Monthly Archives: June 2019

Alternating Maximum Weighted Matching

This is a “private communication” problem I haven’t been able to solve or find an actual reduction for.  I think I have the start of a reduction, though, but I haven’t put in the time to work out the details.  Hopefully, I’m on the right track.

The problem: Alternating Maximum Weighted Matching.  This is problem GP8 in the appendix.

The description: Given a weighted graph G=(V,E), with positive weights, and a positive bound B, each player chooses an edge from E.  No two chosen edges can share an endpoint.  Player 1 wins if the weights of the edges chosen ever exceed B.  Does player 1 have a forced win?

Example: Here’s a graph:

If B=11, and it’s player 1’s turn, then they can’t remove the highest-cost edge (d,e) because every edge is incident on d or e, so player 2 would have no moves, and the game would end with cost 10.

If player 1 removes one of the 6-cost edges (let’s say (a,d)) we’re left with:

..and so player 2 will have to take one of the remaining 6-cost edges, bringing the total cost of edges removed to 12.

Reduction (sort of): So, like I said at the top, the reference in G&J is to a “private communication” by Dobkin and Ladner.  I couldn’t find the actual result published anywhere.  I actually emailed both Dobkin and Ladner to ask if they remembered what the reduction was, but their response (reasonably) was “It’s been 40 years, I have no idea”.

But, I thought about it for a little while, at least, and came up with what I thought are the beginnings of an idea.  I didn’t have the time (or, perhaps, the ability) to get all of the details right, but this feels like a start, at least:

We’re going to reduce from One in Three 3SAT.  Each variable will be represented as a pair of vertices xi and xia, connected by a weight 1 edge.  The negation of the variable (~xi and ~xia) will also be vertices and also connected by a weight 1 edge.  The vertices xi and ~xi will be connected by a “large” edge of weight 10.

From each clause, we build up a component of a graph that looks like this:

The weights of 10 and 1 might not be right, think of them as “large” and “small” weights.  Each of the xi variables corresponds to the actual variables in the formula, we only include the variables that correspond to the clause we’re looking at.

(One thing I did wrong was to assume that player 1 loses if the edge cost goes over B.  So in what follows, player 1 is trying to keep the score low.  We can fix this by making it player 2’s turn and swapping the roles)

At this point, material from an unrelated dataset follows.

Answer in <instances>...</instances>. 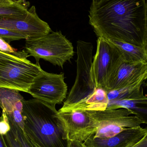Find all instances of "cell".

The idea is that player 1 will choose either the x1-x1a edge or the ~x1-~x1a edge to “fix” the value of the first variable.  If the variable shows up in the clause (for example, they chose the x1-x1a edge in the diagram above), this will eliminate the edges (x1a,c1), (x1a, x2a), and (x1a, x3a) from being able to be chosen.

Then player 2 will want to choose an “expensive” edge.  He’ll choose the edge (x2a,x3a)

Then we’ll move on to the next variable.  It’s again player 1’s turn to decide on a setting of x2.

The idea is that each clause will have it’s “ci” vertex connect to that central “home” vertex by an expensive edge, so if after all of the variables have been given their values, there still is an edge to the home vertex, it will be chosen, and that amount will be the amount that sends the total cost over the bound.  (So right now, I’m thinking of the bound being something like 11*N +1 for a problem with N variables, at least until the extra things below get added).

What still needs to be done is the detail work (and probably extra edges and vertices) to ensure that players have to choose the edges in the order I specify (i.e., not doing so loses a player the game immediately).  It’s entirely possible that doing so will make this whole construction wrong.  But I like the idea behind it, at least

Difficulty: N/A.  I don’t want to call this a 10, even though it stumped me.  I think if my idea is right, it’s not that hard.

Alternating Hitting Set

I think this might be the last of the problems we do from the Schaefer paper we’ve used so much recently.

The problem: Alternating Hitting Set.  This is problem GP7 in the appendix.

The description: Given some universe set B, and a collection C of subsets of B.  Players take turns choosing an element from B.  Once enough elements are chosen to make all sets in C have at least one element chosen, the player who made that move loses.  Does player 1 have a forced win?

Example: Let B= {1,2,3}, and C = {{1,2,3}, {2,3}, {1,3}, {1,2}}.  Player 1 can win by choosing 1, which hits all sets in C except {2,3}.  Since player 2 has to pick either a 2 or 3, they will hit that set and lose.

Reduction: Schaefer remarks that this is just a special case of Variable Partition Truth Assignment. with sets instead of variables.  Here’s how that goes:

Suppose we have an instance of Variable Partition Truth Assignment, so a CNF formula with all positive variables.  We just create a set B with one element per variable, and the clauses become the sets in C.  Then picking an element of B is the same as setting a variable to true.  Hitting a set in C is the same as making the clause true.

Difficulty: 3.  Maybe this problem is close enough to Variable Partition Truth Assignment that it didn’t need its own article.  On the other hand, it’s nice to see an easy reduction for once.